Der Fall Goldmann
»Warum dieses Stück nicht in Berlin auf dem Theater Otto Brahms' gespielt worden ist, wie dies für Hauptmanns Stücke die Regel ist, und warum man von Berlin nach Lauchstädt hat fahren müssen, um es zu sehen, wird den meisten Besuchern dieser Premiere wohl nicht recht klar geworden sein ... So bildete denn diese Fahrt nach Lauchstädt einen hübschen Ausflug ins Grüne, aber man fragte sich, weshalb man sie eigentlich hatte unternehmen müssen.«
So sagt Goldmann. Er ist der Mann, vor dessen Erkenntnissen man sich zu dem Ausruf hinreißen läßt: Wo er recht hat, hat er recht! Das Problem einer Eisenbahnbeschwerde der Neuen Freien Presse meistert er wie kein zweiter Geist im heutigen Deutschland. Nachdem man nun gesehen hat, dass er recht hat, wo er recht hat, soll man ihm mit einem deutlichen: Es ist genug, lassen Sie's gut sein, Goldmann! abwinken und ihn von Lauchstädt wieder wegschicken. Nach Berlin. Aber schnell, weil sich sonst seine grenzenlose Klarheit an die Dichtung selbst heranmacht und Gefahr im Verzuge ist, dass der hellste Kopp Deutschlands sich in den verwegensten Kommis, der je die Neue Presse über Kunst bedient hat, verwandle:
»Das Stück ist besser als die Hauptmannschen Stücke der letzten Jahre, es ist nicht so verworren. Man sieht, was der Autor gewollt hat, und wenn es ihm auch nicht immer gelungen ist, seine dichterischen Absichten zu verwirklichen, so kommt er doch wenigstens hie und da der Verwirklichung nahe. Die Charaktere zeichnen sich ziemlich deutlich ab.
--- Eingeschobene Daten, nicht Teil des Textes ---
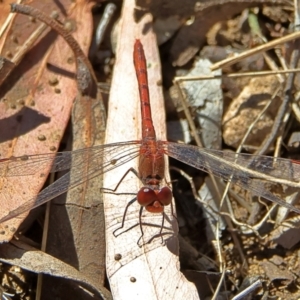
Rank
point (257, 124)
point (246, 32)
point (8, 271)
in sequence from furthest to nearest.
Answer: point (246, 32), point (257, 124), point (8, 271)

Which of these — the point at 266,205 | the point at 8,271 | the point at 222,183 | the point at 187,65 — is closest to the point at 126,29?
the point at 187,65

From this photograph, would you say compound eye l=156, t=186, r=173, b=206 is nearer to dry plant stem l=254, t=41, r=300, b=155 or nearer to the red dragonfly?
the red dragonfly

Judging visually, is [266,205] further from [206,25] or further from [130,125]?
[206,25]

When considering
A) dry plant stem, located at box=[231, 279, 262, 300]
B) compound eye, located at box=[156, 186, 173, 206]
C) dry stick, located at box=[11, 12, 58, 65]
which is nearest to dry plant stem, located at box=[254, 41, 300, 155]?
compound eye, located at box=[156, 186, 173, 206]

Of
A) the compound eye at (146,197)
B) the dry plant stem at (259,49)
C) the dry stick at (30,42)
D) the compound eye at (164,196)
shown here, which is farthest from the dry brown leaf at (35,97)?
the dry plant stem at (259,49)

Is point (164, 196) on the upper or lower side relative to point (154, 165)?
lower

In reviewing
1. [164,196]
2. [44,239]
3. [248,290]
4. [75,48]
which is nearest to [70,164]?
[44,239]

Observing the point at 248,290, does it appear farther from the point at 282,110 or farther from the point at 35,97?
the point at 35,97
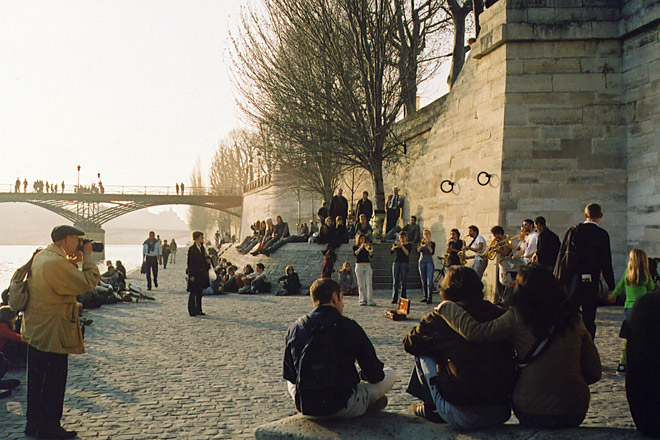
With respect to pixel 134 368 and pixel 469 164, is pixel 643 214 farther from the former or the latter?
pixel 134 368

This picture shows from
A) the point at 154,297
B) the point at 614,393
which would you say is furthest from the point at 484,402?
the point at 154,297

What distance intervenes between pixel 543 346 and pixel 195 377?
157 inches

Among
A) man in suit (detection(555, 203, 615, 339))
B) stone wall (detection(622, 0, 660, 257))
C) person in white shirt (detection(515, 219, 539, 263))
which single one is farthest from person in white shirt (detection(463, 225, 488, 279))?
man in suit (detection(555, 203, 615, 339))

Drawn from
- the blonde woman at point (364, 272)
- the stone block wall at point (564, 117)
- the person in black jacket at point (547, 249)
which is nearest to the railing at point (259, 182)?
the blonde woman at point (364, 272)

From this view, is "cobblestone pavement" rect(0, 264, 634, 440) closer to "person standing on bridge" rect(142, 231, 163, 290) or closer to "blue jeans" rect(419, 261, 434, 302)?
"blue jeans" rect(419, 261, 434, 302)

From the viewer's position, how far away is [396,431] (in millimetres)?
3551

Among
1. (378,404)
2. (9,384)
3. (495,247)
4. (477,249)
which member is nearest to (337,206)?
(477,249)

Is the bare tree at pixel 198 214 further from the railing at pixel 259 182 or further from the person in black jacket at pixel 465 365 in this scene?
the person in black jacket at pixel 465 365

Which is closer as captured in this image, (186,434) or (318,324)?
(318,324)

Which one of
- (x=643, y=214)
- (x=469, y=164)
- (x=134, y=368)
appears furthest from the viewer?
(x=469, y=164)

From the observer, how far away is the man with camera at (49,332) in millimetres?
4504

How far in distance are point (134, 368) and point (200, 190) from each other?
206ft

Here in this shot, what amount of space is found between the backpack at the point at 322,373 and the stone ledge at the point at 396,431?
109 millimetres

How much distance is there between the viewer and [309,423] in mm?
3668
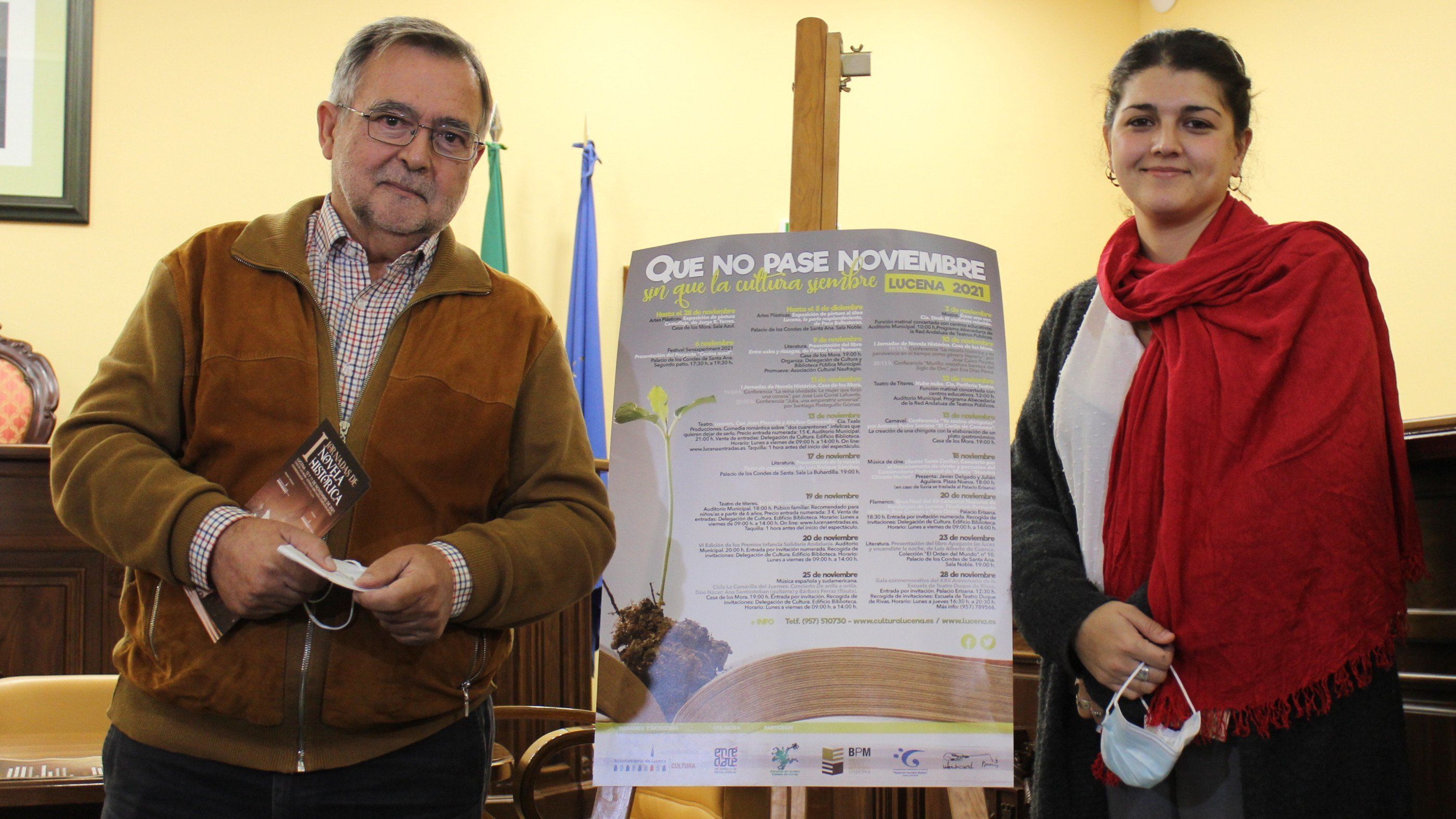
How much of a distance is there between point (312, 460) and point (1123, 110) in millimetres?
1149

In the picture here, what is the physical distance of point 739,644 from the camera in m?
1.48

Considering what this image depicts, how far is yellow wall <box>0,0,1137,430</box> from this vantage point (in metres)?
4.68

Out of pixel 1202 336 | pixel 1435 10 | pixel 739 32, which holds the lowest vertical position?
pixel 1202 336

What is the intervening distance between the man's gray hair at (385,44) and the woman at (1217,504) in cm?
93

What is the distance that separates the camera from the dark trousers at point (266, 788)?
126 centimetres

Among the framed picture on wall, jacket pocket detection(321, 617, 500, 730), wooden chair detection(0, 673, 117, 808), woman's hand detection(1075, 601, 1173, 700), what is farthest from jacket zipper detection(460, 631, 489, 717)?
the framed picture on wall

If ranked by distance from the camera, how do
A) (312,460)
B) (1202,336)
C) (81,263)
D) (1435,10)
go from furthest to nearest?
(81,263) → (1435,10) → (1202,336) → (312,460)

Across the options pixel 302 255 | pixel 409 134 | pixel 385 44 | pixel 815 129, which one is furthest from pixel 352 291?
pixel 815 129

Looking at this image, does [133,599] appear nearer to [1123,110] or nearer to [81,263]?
[1123,110]

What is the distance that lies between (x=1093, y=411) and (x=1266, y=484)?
23 centimetres

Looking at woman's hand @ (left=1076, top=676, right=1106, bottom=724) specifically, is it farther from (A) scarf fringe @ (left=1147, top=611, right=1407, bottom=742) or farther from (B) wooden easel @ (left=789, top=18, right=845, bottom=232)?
(B) wooden easel @ (left=789, top=18, right=845, bottom=232)

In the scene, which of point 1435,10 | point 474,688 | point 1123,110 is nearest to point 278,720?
point 474,688

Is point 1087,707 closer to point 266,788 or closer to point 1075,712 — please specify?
point 1075,712

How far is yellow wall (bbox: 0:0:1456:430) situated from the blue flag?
233 millimetres
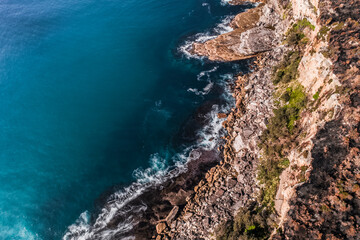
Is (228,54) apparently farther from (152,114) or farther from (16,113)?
(16,113)

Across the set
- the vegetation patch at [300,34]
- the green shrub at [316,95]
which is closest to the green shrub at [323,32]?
the vegetation patch at [300,34]

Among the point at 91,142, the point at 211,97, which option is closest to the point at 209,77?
the point at 211,97

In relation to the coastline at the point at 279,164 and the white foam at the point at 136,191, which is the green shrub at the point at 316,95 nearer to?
the coastline at the point at 279,164

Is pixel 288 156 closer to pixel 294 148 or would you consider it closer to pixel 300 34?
pixel 294 148

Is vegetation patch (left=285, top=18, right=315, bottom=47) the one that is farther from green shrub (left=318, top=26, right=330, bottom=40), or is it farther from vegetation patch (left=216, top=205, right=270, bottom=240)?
vegetation patch (left=216, top=205, right=270, bottom=240)

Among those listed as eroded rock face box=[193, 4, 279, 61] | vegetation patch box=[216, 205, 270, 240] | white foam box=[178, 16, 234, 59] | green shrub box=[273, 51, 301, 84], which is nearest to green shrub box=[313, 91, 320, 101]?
green shrub box=[273, 51, 301, 84]

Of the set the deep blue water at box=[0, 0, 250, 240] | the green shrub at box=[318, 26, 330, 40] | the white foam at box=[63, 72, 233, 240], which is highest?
the green shrub at box=[318, 26, 330, 40]

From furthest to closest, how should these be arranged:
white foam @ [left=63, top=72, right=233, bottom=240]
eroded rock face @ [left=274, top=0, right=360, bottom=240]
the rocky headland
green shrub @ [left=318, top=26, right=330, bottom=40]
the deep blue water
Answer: the deep blue water, white foam @ [left=63, top=72, right=233, bottom=240], green shrub @ [left=318, top=26, right=330, bottom=40], the rocky headland, eroded rock face @ [left=274, top=0, right=360, bottom=240]
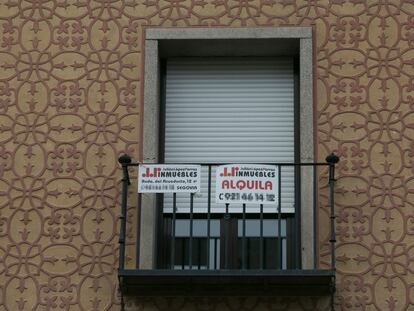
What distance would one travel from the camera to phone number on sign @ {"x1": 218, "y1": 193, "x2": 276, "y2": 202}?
33.9ft

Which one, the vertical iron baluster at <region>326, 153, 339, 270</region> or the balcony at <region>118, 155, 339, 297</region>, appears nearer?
the balcony at <region>118, 155, 339, 297</region>

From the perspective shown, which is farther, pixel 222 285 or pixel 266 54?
pixel 266 54

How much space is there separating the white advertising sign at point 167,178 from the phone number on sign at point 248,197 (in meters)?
0.28

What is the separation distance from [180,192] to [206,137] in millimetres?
1018

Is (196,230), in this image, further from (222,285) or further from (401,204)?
(401,204)

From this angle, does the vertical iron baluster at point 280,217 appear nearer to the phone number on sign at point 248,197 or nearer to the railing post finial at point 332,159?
the phone number on sign at point 248,197

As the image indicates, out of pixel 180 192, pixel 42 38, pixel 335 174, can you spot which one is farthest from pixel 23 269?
pixel 335 174

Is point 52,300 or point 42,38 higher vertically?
point 42,38

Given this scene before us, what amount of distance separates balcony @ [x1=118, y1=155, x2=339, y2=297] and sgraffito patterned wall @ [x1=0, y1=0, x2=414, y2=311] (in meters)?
0.20

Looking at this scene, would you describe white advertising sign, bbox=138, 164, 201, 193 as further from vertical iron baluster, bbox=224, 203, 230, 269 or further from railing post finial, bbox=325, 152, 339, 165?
railing post finial, bbox=325, 152, 339, 165

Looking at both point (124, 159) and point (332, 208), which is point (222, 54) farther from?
point (332, 208)

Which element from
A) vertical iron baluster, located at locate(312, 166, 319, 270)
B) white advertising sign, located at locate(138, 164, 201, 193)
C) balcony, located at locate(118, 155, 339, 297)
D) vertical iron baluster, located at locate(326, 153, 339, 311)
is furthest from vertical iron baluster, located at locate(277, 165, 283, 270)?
white advertising sign, located at locate(138, 164, 201, 193)

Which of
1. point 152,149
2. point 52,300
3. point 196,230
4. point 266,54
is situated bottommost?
point 52,300

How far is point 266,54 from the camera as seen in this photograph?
37.8 feet
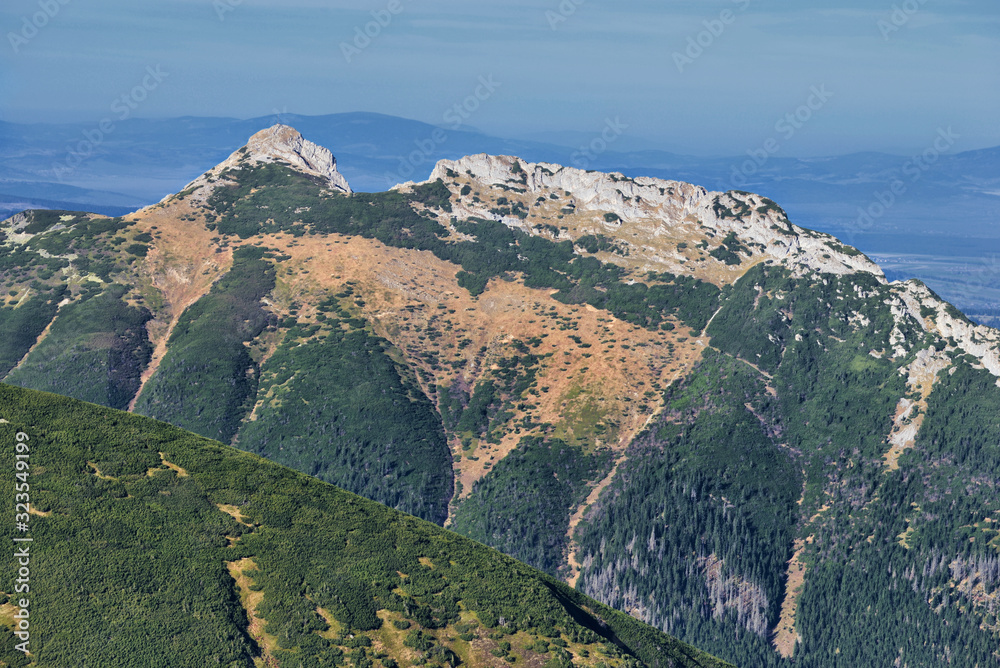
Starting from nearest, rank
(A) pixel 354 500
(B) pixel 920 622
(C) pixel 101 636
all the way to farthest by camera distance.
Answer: (C) pixel 101 636
(A) pixel 354 500
(B) pixel 920 622

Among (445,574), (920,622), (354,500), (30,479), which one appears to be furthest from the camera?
(920,622)

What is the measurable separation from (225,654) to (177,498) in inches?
921

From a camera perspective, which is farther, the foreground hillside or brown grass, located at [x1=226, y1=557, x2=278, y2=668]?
brown grass, located at [x1=226, y1=557, x2=278, y2=668]

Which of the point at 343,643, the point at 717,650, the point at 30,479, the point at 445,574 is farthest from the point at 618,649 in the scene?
the point at 717,650

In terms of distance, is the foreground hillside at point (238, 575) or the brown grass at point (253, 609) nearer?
the foreground hillside at point (238, 575)

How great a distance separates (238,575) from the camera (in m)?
93.8

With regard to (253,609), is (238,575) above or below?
above

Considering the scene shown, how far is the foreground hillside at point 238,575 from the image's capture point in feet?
274

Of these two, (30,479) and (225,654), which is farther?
(30,479)

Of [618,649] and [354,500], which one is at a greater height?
[354,500]

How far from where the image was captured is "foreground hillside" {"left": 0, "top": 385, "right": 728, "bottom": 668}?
83.6 meters

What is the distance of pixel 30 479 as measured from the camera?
3775 inches

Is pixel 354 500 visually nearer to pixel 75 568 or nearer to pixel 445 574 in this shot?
pixel 445 574

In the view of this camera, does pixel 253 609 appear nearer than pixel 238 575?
Yes
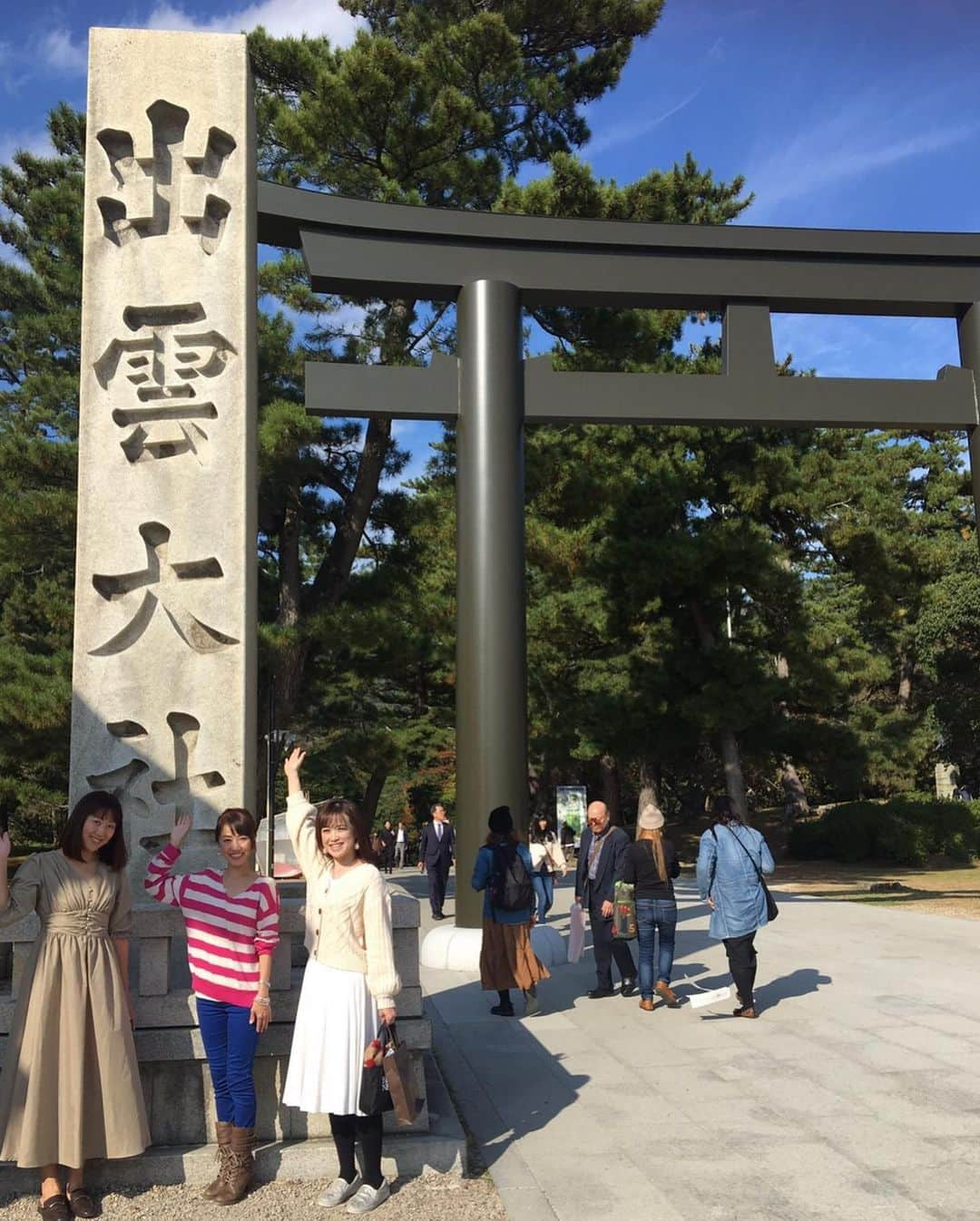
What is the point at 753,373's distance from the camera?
9297mm

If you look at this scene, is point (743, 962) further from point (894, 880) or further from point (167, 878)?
point (894, 880)

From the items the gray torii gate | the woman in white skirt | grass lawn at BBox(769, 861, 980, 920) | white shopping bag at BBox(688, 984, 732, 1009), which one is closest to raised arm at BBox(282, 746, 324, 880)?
the woman in white skirt

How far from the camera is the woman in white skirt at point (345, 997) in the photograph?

Manchmal wird auch etwas Hübsches gesagt, wenngleich im allgemeinen der Dialog so armselig ist wie man dies nun schon bei Gerhart Hauptmann gewohnt ist.«
Wenn einer dafür, dass er von Goldmann persönlich beleidigt wurde, ihm Schläge gäbe, so meine ich, er könnte ein egoistischer Schuft sein, der Strafe verdient. Dagegen sage ich: Was ist das für eine hundsmiserable Mißgeburt von heutiger Jugend, die mit ihrer Hauptmannsbegeisterung hausieren geht, und sich beim allerdringendsten Anlaß noch nicht zu dem Mut aufgerafft hat, an dem nüchternsten Klugscheißer, der jahraus jahrein ihren Dichter zu beschmutzen wagt, ein Exempel zu statuieren? Seiner eigenen Ehre Vergütung schaffen, ist günstigsten Falles ein ehrliches Geschäft. Freigebiger ist die Vergeltung fremden Leids. Die nobelste Pflicht, die deutschen Burschen wohl anstünde, wäre: die allgemeine Schmach zu rächen und den zu strafen, der den Freund Aller kränkt. Gewiß, neun Zehntel der Begeisterung, die sich über einen Autor in Briefen und Kritiken ergießt, ist — ich erlebe es — vorweg als Weibersache, als hysterische Erhitzung, die flugs ins Gegenteil umschlagen kann, abzuziehen. Aber sollte denn nicht ein männlicher Rest bleiben und daraus so viel tatfähige Wahrheit zu gewinnen sein, dass ein einziger Beweis von Anhängerschaft einem auf Jahre die Zecken vom Leibe hält? Solange Jugend nicht bereit ist, einem Dichter zu Ehren das staatsgrundgesetzlich gewährleistete Recht der freien Meinungsäußerung durch das Faustrecht zu beeinträchtigen, glaube ich, dass Jugend ein Zustand ist, der weniger Beziehung zur modernen Ansicht hat als das Philisterium zur alten.
August, 1912.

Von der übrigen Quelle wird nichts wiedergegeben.